AnimateDiff
AnimateDiff copied to clipboard
The right way of using SD XL motion model to get good quality output
Hi, first I'm very grateful for this wonderful work, animatediff is really awesome 👍
I got stucked in the quality issue for several days, when I use the sdxl motion model. Although the motion is very nice, the video quality seems to be quite low, looks like pixelated or downscaled. Here is the comparation of sdxl image and animatediff frame:
| Original image by Animagine XL | Animatediff SD XL Frame |
|---|---|
These two images are using the same size configuration. I'm using the comfyUI workflow adopted here: https://civitai.com/articles/2950, with Animagine XL V3.1 model & vae(you can save the image below and import in comfyui):
I tried with different number of steps / with&height settings / sampler / guidance, but got no luck.
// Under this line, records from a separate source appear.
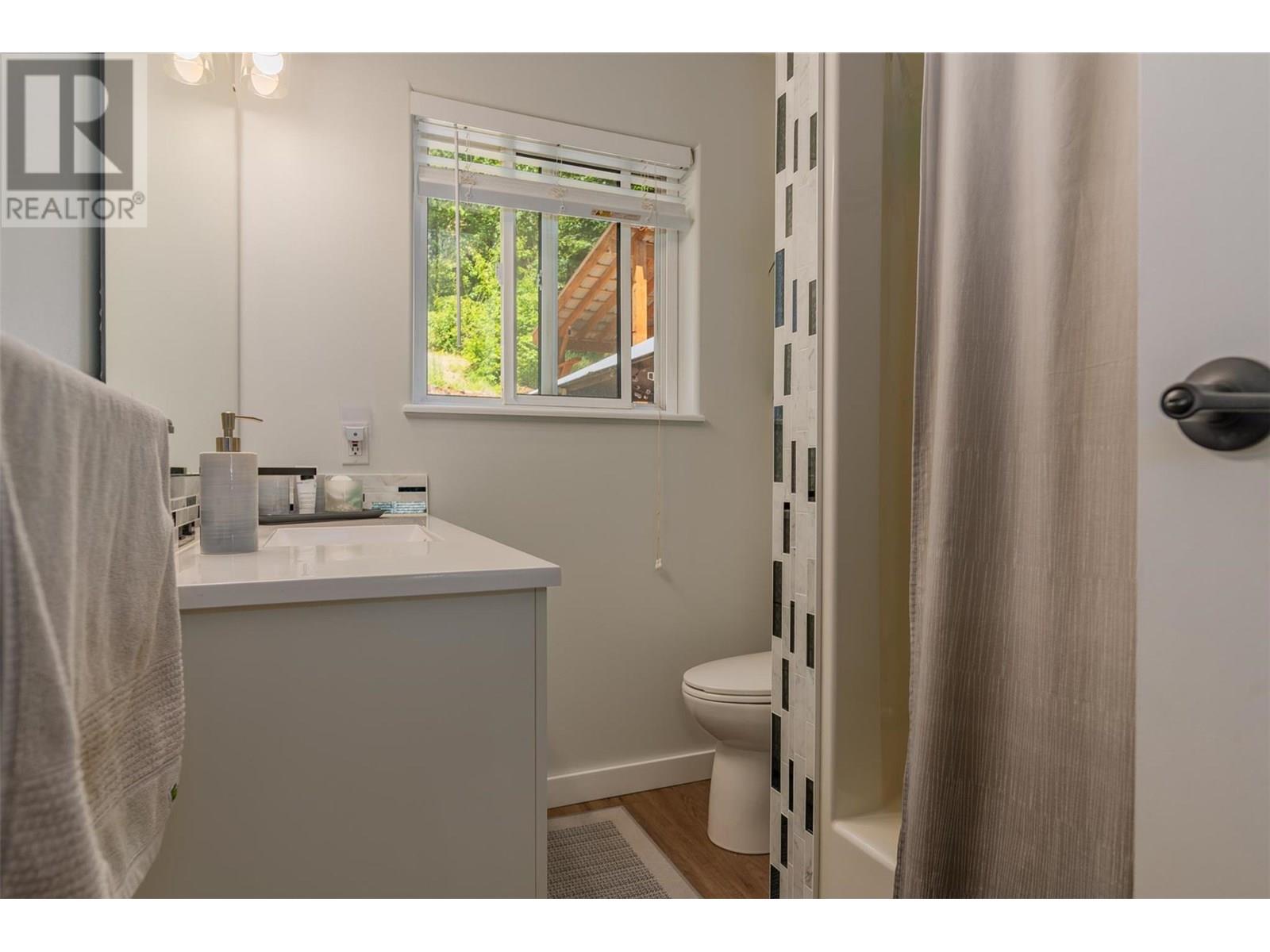 1105 Christie Road, Montrose, British Columbia  V0G 1P0 - Photo 44 - 10353049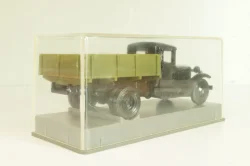 Газ-АА в боксе, черный/зеленый, з-д Арсенал, г.Ленинград 1:43
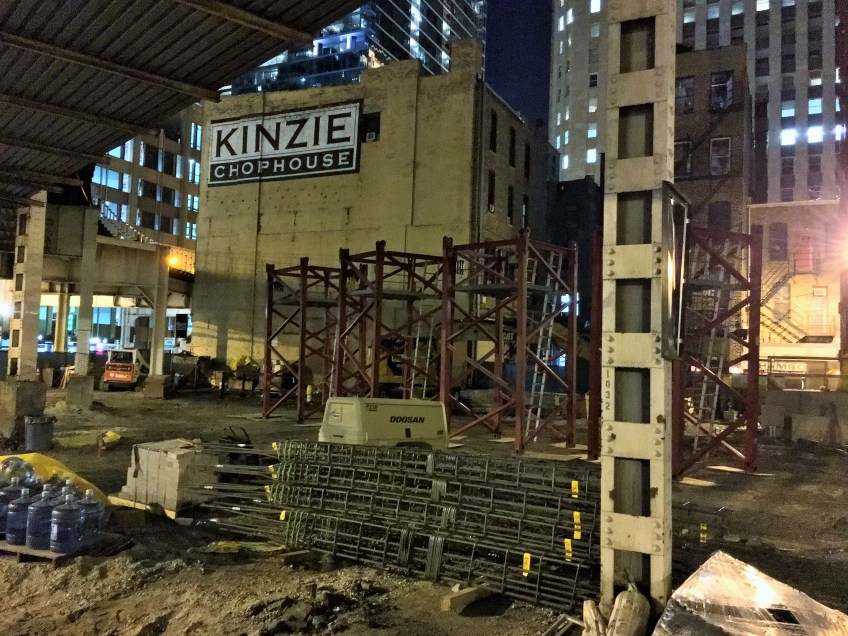 Centrum Hubbard 412 North Wells tower crane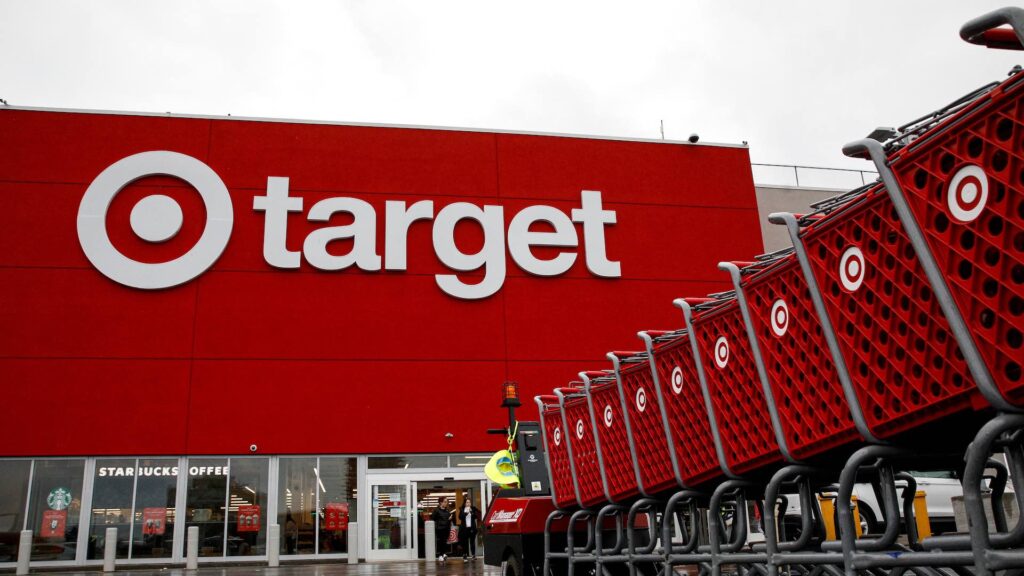 Target изымает некоторые товары для ЛГБТК после реакции покупателей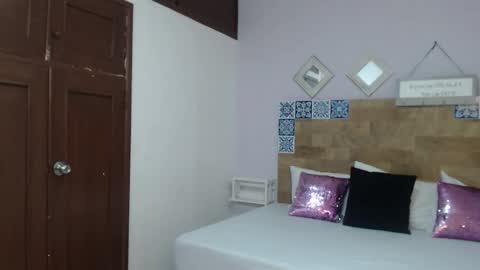 scarlet  online show from October 2025 10:25:01 AM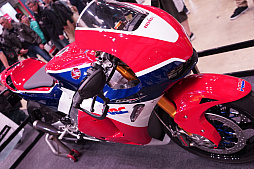 画像ギャラリー No.010のサムネイル画像 / バイクの祭典・TMCS2018に出展されていた「Monster Energy Supercross」&「TT ISLE OF MAN」を紹介。バイクの写真も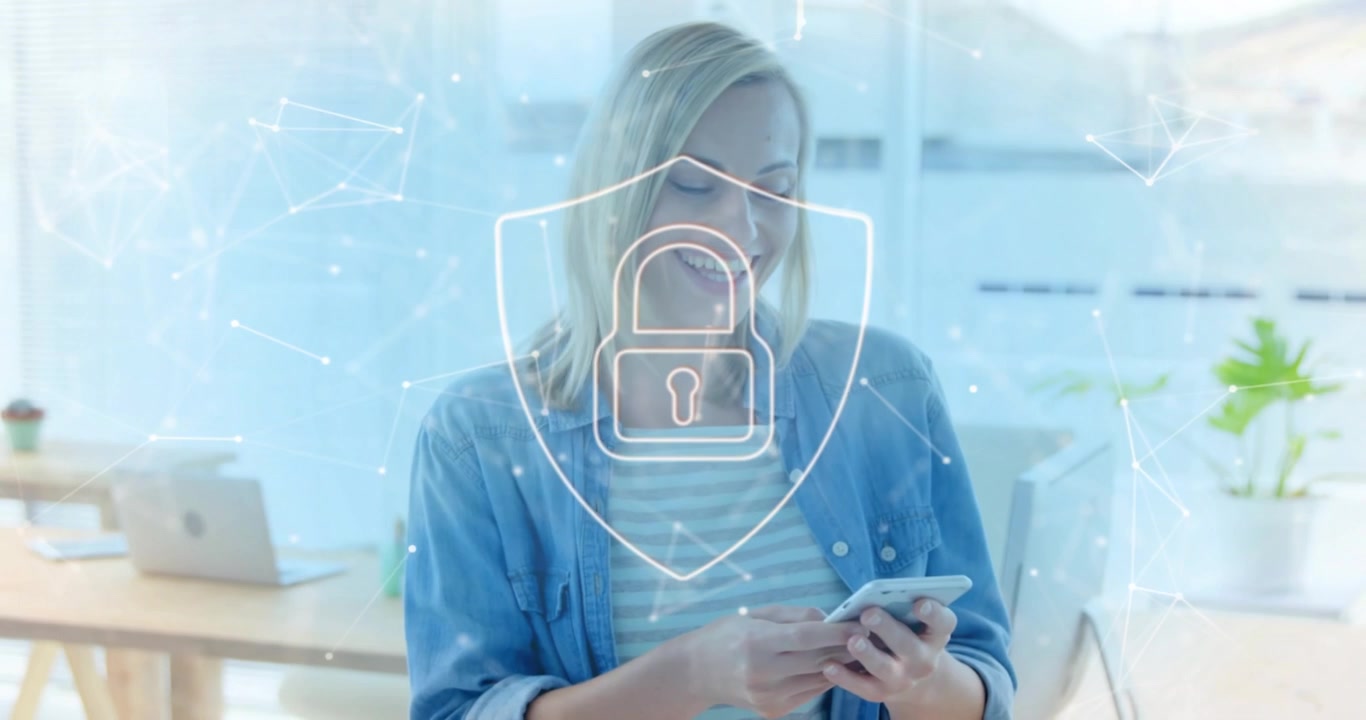 Donna di mezza età che prende lo smartphone e scorre con un'interfaccia di blocco digitale che pulsa per la sicurezza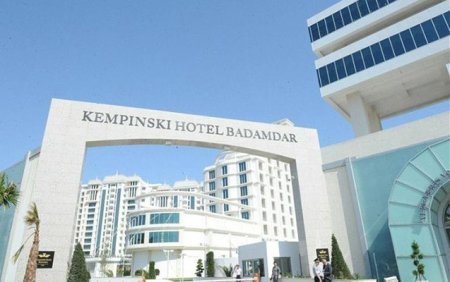 Kəmaləddin Heydərovla Əli Həsənovun yanan bina ilə bağlı anlaşması - TƏFƏRRÜAT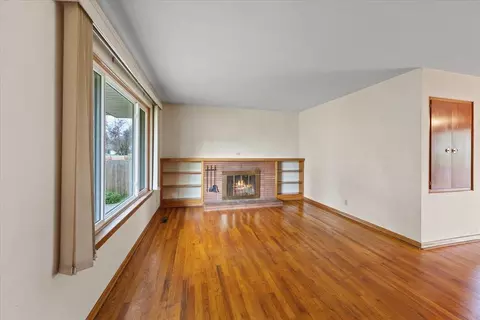 Living - 1011 E 35th Ave, Spokane, WA 99203 photo 3 of 5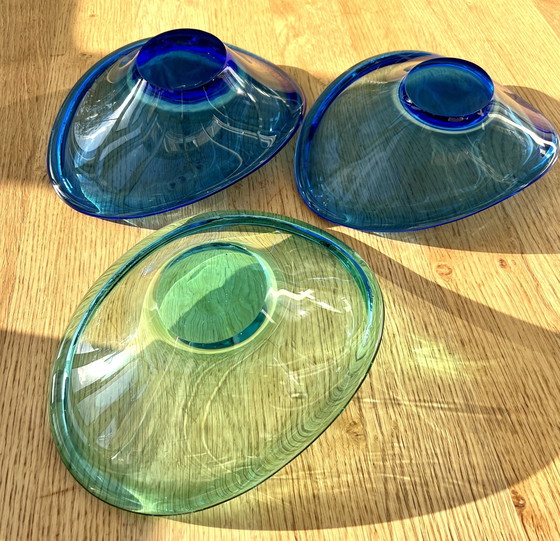 Image 1 of Set di 3 ciotole in vetro della Nuova Scozia, fatte a mano, blu/verde, stile vintage, Canada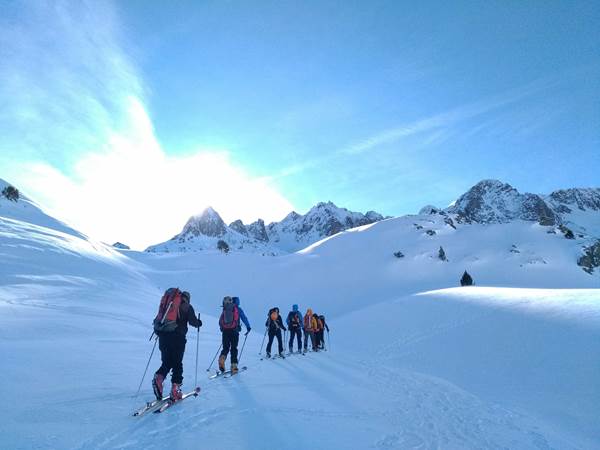 Initiation au ski de randonnée dans les Hautes-Pyrénées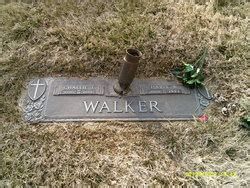 Hazel Bernice Hash Walker 1910 1993 Find A Grave Memorial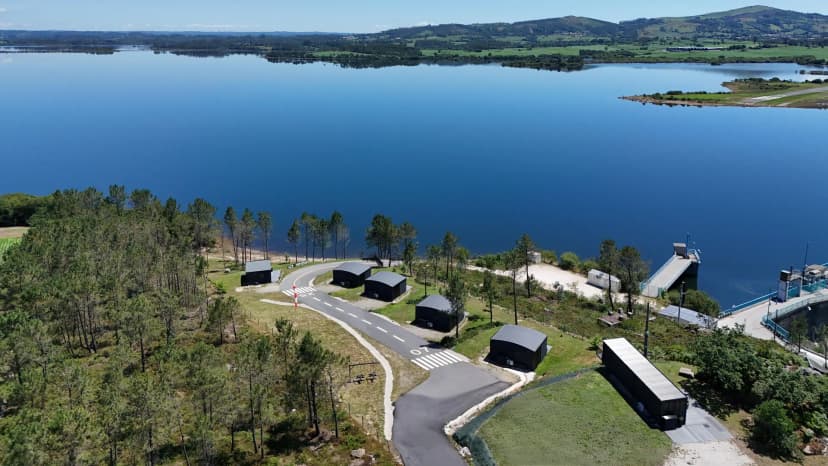 Air Fervenza — cabañas en Dumbría, A Coruña, Galicia · 4.7 de 5 (135 opiniones) · Aeródromo propio con vuelos de iniciación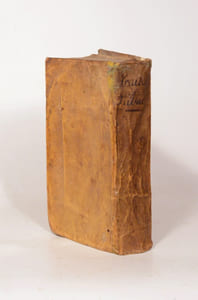 TRAICTÉ DU TABAC, ou nicotiane, panacée, petun: autrement herbe à la reyne, avec sa préparation et son usage, pour la plus part des indispositions du corps humain, ensemble les diverses façons de le falsifier, et les marques pour le recognoistre. [Relié à la suite :] DISCOURS SUR LA THÉRIAQUE et ingrediens d'icelle.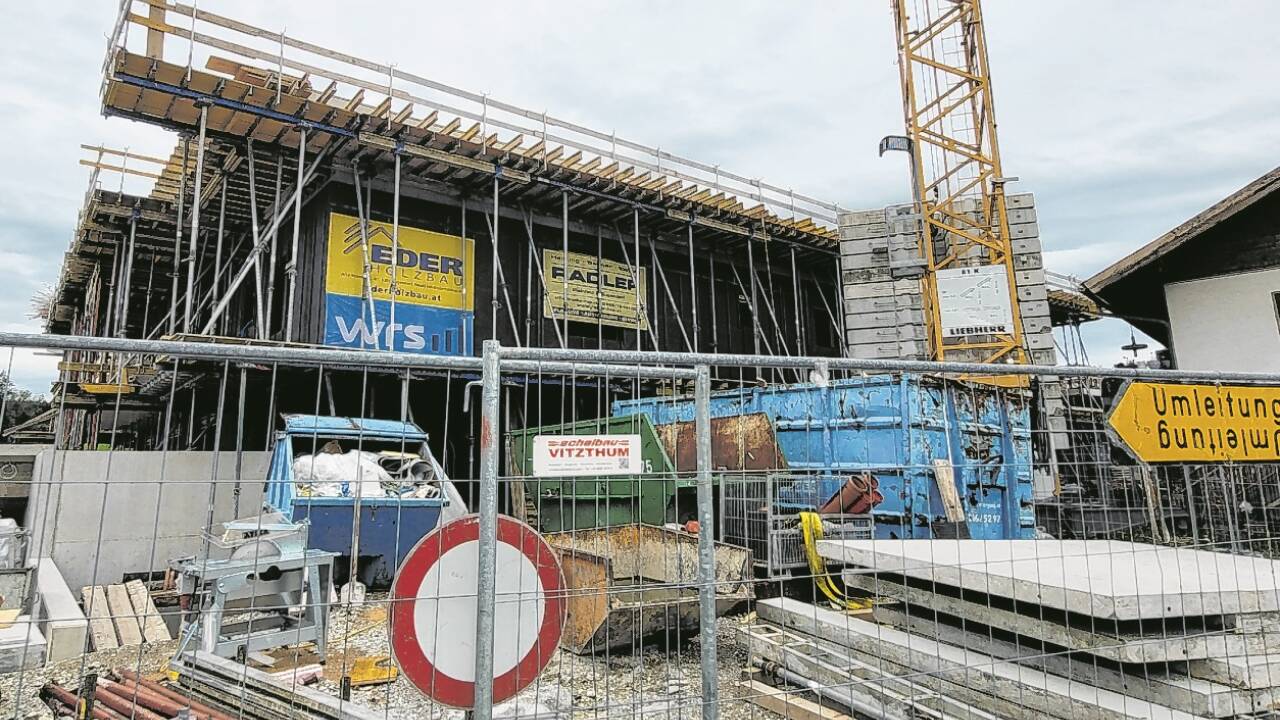 Auf der Baustelle für die Kinderbetreuung gibt es wegen einer Pleite eine Zwangspause.  Auf der Baustelle für die Kinderbetreuung gibt es wegen einer Pleite eine Zwangspause.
I know the sdxl motion model is still in beta, but I can't get the same good result as the example in Readme. Is there anything I'm doing wrong here 😢 Could anyone show the right way of using the sdxl model? Thank you in advance.
You're not doing anything wrong. The SDXL beta motion model is just pure garbage. We're all in the same boat with these kind of XL results. I tried experimenting with video upscaling, but even then the quality of the results were just not as good as what we get from the 1.5 v3 motion model. If i had any understanding of how, I would train my own.
I worked around this by making a hybrid xl/sd1.5 workflow that generates an image with XL and uses 1.5 ip adapter. The detail isn't the same as XL, but the quality of the animation itself is far better. I'm attaching a comparison of 2 animations using the same parameters with the source image used.
XL Result
Hybrid XL/1.5 Result
Source
@F0xbite Thank you for the information! I also tried the animatediff 1.5/2 motion models, which is way better. Your solution is very enlightening 👍 I'm not going to waste time on the sdxl model. BTW, is there any other motion model better work with SD XL?
@F0xbite Thank you for the information! I also tried the animatediff 1.5/2 motion models, which is way better. Your solution is very enlightening 👍 I'm not going to waste time on the sdxl model. BTW, is there any other motion model better work with SD XL?
Glad to help. The only other one that I know of is HotshotXL. Hotshot does have better visible quality, but it's limited to 8 rendered frames max and I don't think it's possible to loop context, both of which are huge caveats for me. Also the quality of the motion seems rather poor and distorted in my testing, but that's just my opinion.
There's also SVD, but it's strictly a image->video model with no prompting and basically no control over motion.
So unfortunately, I don't know of a better solution than the hybrid system I'm using now, until a better motion model is trained for XL or the Flux team releases some kind of text2video model. But I'm sure that's bound to change at some point.
thanks a lot for sharing this @F0xbite, would love to use your hybrid workflow above if you could share 🔥
I have built on the same workflow and have exactly the same issue with seemingly low res output (while it's 1024x1024). I'd like to try out that hybrid workflow. When I naively select the sd15 v2 AnimateDiff model ComfyUI's Animated Diff loader will complain: "Motion module 'mm_sd_v15_v2.ckpt' is intended for SD1.5 models, but the provided model is type SDXL." What's your approach for the hybrid SDXL/sd15 workflow?
foxbite_hybrid_animatediff.json @biswaroop1547 @felixniemeyer Hey guys, sorry I'm just now seeing this. Here is my workflow. I cleaned it up a bit. Basically, a basic SDXL txt2img workflow, with the output image being fed into the IP adapter for SD1.5. I use a Lora tag loader just as a preference for me for the positive SDXL prompt, you can change it to a standard text encoder if you prefer. Enjoy!
@F0xbite Thank you for sharing! 👍
I actually have the opposite problem, my 1.5 results are usually garbage esp if I try piling on loras.
To get good results in HotshotXL the secret is upping the context stride to something like 3 (you can try 4 but sometimes that burns it). I had been using FreeInit like I was doing in 1.5 but that didn't work, upping the stride was like magic. Also FreeU helps a bit.
I haven't tried this with the SDXL motion model but I'm going to check ow to see if it might do the same there.
Thank you all for sharing, unfortunately I join the group to say that I have not been able to get great results from SDXL, Is there any information out there on training motion modules?, It looks like we may need to create custom modules for different types of actions to get better results.